• [Document]
::::::::::

4. Voice disadvantage is larger in self-reported automatic than comparative AP participants
As a preliminary exploration of how the voice disadvantage effect is manifested in different subgroups of AP participants, we tested whether and how it differs between AP participants with self-reported automatic and comparative strategies (Fig. 4). Some participants reported using different strategies for different types of sounds, so we recoded their strategies as either automatic or comparative, based on the strategy used most often for the timbres used in this experiment (i.e., piano, voice, viola). The automatic and comparative strategies correspond loosely to the “true AP” and “quasi AP” subtypes discussed in previous literature (e.g., Levitin and Rogers, 2005), respectively. Thirty-one AP participants were in the automatic strategy subgroup, and 22 AP participants were in the comparative strategy subgroup. Two AP participants were not included in this section's analyses because they reported using other unspecified strategies and did not clearly belong to either category.
FIG. 4.
(Color online) Accuracy (top row) and RT (bottom row) of automatic AP (left panels) and comparative AP (right panels) participants under different conditions. See Fig. 3 for a more detailed description.

::::::::::

• [Material]
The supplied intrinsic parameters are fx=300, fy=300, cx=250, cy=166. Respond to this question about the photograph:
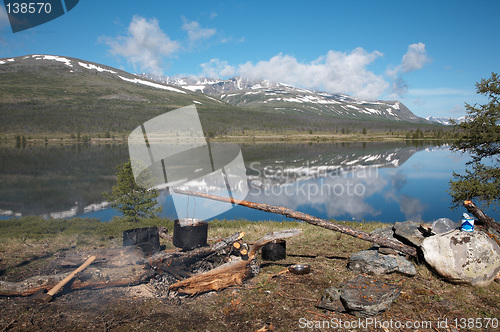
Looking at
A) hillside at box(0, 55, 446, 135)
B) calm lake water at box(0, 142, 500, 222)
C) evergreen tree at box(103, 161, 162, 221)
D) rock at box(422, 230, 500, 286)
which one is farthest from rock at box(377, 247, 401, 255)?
hillside at box(0, 55, 446, 135)

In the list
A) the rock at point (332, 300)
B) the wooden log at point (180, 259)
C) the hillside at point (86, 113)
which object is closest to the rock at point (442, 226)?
the rock at point (332, 300)

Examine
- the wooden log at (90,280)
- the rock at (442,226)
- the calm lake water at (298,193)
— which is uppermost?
the rock at (442,226)

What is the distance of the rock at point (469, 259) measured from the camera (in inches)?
224

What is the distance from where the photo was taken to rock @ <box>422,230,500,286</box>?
5691 millimetres

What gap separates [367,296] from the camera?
5137 mm

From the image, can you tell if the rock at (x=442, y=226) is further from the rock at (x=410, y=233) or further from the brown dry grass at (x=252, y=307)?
the brown dry grass at (x=252, y=307)

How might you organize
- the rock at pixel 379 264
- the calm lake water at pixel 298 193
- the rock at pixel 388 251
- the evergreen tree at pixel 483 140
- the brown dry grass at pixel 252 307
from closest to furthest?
the brown dry grass at pixel 252 307, the rock at pixel 379 264, the rock at pixel 388 251, the evergreen tree at pixel 483 140, the calm lake water at pixel 298 193

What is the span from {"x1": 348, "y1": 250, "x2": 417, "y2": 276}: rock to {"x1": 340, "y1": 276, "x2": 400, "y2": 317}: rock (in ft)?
2.85

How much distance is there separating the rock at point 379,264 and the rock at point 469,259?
1.96ft

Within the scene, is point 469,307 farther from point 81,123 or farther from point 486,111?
point 81,123

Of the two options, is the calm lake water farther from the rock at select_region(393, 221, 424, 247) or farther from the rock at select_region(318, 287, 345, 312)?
the rock at select_region(393, 221, 424, 247)

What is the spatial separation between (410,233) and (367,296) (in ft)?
9.83

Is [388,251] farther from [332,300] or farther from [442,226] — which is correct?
[332,300]

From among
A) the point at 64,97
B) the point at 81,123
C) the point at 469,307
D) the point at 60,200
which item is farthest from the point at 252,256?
the point at 64,97
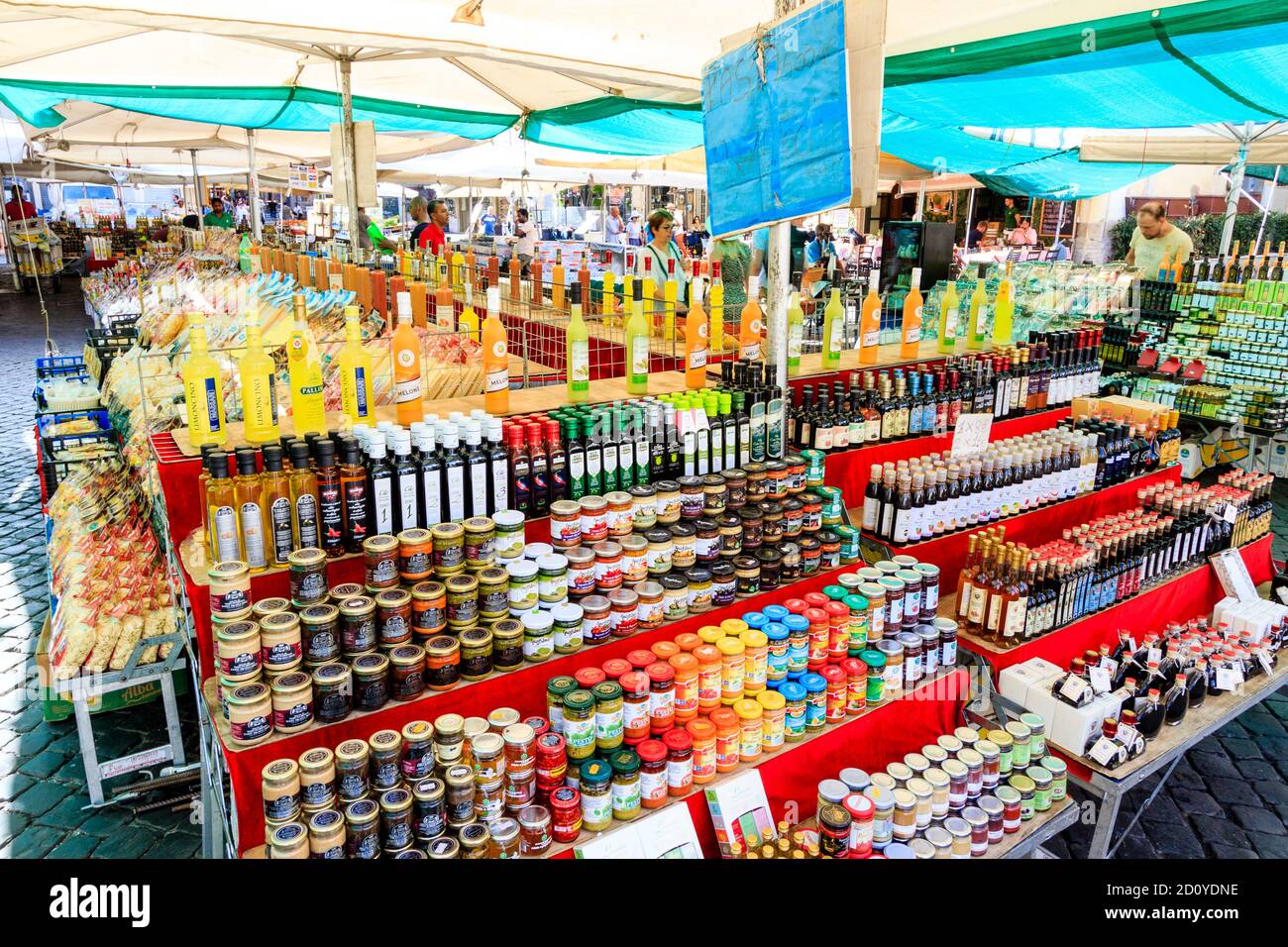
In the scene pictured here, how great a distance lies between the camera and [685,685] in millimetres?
2098

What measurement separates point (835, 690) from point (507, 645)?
40.1 inches

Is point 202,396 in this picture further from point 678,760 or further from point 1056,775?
point 1056,775

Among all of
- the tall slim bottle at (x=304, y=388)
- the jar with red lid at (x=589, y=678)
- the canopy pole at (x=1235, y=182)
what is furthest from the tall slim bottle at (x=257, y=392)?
the canopy pole at (x=1235, y=182)

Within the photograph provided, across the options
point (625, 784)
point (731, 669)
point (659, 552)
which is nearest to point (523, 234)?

::::::::::

• [What to produce] In the excerpt on voice disadvantage, how many AP participants were in the comparative strategy subgroup?

• [Answer to the problem] Twenty-two.